|dc.description.abstract||This dissertation introduces a measure of navigation complexity for complete coverage path planning (CCPP). It also introduces a novel approach to CCPP using reinforcement learning (RL) to enable a mobile robot to cover an area, subject to constraints on time and environmental complexity. Target applications are those with many repeated obstacles and hard time constraints, such as cleaning an airline cabin during the gate time between flights.
For navigation complexity measurement, the challenge is to consider various environmental factors together to measure the difficulty of navigating through the bounded space under consideration. For two-dimensional coverage problems, a low-complexity environment could be pictured as an area bounded by a rectangle or circle containing no obstacles, while a high complexity environment might be represented as a region bounded by a complex contour and filled with many randomly placed obstacles of random shapes and sizes.
The size of environments and the numbers of corners on maps are commonly taken into consideration. However, the size of robots to conduct CCPP navigation, the number of obstacles and the location of obstacles on maps are factors that cannot be ignored.
To address the aforementioned challenge, I propose a method consistent with the Shannon Entropy Formula. Four environmental factors are considered as inputs in our navigation complexity measurement.
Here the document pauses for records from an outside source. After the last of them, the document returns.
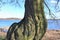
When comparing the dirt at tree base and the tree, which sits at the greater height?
the tree

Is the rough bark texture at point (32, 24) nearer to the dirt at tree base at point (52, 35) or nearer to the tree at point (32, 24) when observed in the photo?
the tree at point (32, 24)

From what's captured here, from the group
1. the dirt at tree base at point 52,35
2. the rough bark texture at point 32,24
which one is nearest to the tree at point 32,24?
A: the rough bark texture at point 32,24

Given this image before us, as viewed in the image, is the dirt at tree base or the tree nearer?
the tree

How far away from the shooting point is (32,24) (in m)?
7.69

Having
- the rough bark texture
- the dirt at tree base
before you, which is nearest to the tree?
the rough bark texture

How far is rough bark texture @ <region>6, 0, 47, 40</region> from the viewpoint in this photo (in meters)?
7.68

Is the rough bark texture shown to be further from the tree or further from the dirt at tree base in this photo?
the dirt at tree base

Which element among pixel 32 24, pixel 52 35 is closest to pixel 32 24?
pixel 32 24

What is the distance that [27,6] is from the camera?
7734mm

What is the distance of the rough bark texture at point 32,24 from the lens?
7.68 m

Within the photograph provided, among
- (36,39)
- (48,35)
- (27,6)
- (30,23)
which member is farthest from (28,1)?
(48,35)

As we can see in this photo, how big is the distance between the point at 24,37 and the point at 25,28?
0.27 metres

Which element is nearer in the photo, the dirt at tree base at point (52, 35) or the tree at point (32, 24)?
the tree at point (32, 24)

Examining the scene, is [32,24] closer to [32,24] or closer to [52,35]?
[32,24]
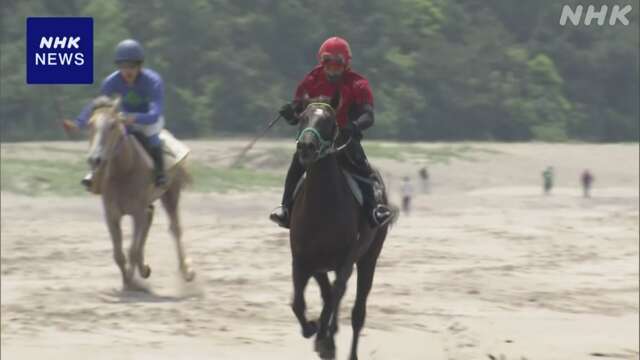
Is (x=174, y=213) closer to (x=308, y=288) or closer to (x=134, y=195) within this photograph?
(x=134, y=195)

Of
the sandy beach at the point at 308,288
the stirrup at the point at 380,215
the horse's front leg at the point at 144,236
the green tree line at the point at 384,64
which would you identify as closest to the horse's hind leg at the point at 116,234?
the horse's front leg at the point at 144,236

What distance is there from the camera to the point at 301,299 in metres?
9.16

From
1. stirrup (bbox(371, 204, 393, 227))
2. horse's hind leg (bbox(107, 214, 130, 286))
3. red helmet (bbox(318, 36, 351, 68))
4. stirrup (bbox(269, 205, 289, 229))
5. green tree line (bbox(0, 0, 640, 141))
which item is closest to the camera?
red helmet (bbox(318, 36, 351, 68))

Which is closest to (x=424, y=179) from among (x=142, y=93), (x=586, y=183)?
(x=586, y=183)

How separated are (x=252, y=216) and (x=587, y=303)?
15.6m

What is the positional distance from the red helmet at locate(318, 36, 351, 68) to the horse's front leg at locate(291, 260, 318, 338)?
2033mm

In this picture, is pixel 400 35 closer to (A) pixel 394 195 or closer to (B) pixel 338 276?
(A) pixel 394 195

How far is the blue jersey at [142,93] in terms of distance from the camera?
314 inches

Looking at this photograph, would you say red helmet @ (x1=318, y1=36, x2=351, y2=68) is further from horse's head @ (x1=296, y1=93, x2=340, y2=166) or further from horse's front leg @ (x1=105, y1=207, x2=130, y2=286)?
horse's front leg @ (x1=105, y1=207, x2=130, y2=286)

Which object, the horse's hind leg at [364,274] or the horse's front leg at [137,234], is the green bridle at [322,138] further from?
the horse's front leg at [137,234]

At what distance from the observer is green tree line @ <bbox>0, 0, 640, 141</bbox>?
6222 centimetres

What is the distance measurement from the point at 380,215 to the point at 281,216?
891 millimetres

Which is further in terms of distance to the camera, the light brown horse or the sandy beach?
the sandy beach

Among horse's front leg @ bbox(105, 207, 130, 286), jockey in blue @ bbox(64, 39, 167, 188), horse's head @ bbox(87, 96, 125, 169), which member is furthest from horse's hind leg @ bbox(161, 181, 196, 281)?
jockey in blue @ bbox(64, 39, 167, 188)
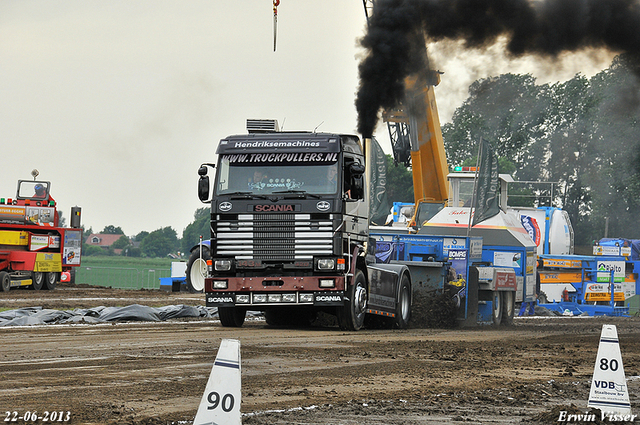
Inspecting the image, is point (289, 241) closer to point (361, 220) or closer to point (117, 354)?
point (361, 220)

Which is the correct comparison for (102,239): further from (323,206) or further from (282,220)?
(323,206)

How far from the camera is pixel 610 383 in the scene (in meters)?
7.10

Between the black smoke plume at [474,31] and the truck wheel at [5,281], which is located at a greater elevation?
the black smoke plume at [474,31]

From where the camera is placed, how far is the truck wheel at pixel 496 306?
20.9m

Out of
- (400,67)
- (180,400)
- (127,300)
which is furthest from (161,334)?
(127,300)

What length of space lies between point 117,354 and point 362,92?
10146 mm

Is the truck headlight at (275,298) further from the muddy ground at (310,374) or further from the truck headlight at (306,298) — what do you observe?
the muddy ground at (310,374)

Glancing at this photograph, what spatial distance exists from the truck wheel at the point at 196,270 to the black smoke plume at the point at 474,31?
8.31 metres

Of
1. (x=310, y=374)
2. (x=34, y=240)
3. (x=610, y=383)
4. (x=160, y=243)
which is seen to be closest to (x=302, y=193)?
(x=310, y=374)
These four inputs include the spatial area to be covered, robot size, number of obstacles, and obstacle locations.
The experimental results show that our approach enables the computation of navigation complexity in a variety of environments, and that the results are intuitively consistent with human observation. This approach provides a comprehensive complexity measurement as a reference for CCPP performance analysis.
For map coverage using RL, the framework trains the robot in a simulated environment to move to uncovered areas and to avoid frequent collisions using rewards. Additionally, it encourages the robot to complete map coverage missions efficiently and quickly.
I select the Machine-Learning Agent provided by Unity3D to build a fragment (sample cell) of an airline cabin environment in which to train the robot. I implement Proximal Policy Optimization as the main training network, and added curiosity functions (i.e., intrinsic rewards) to encourage the robot to explore uncovered areas during training. I use Generative Adversarial Imitation Learning to guide the training policy’s convergence close to the expert data.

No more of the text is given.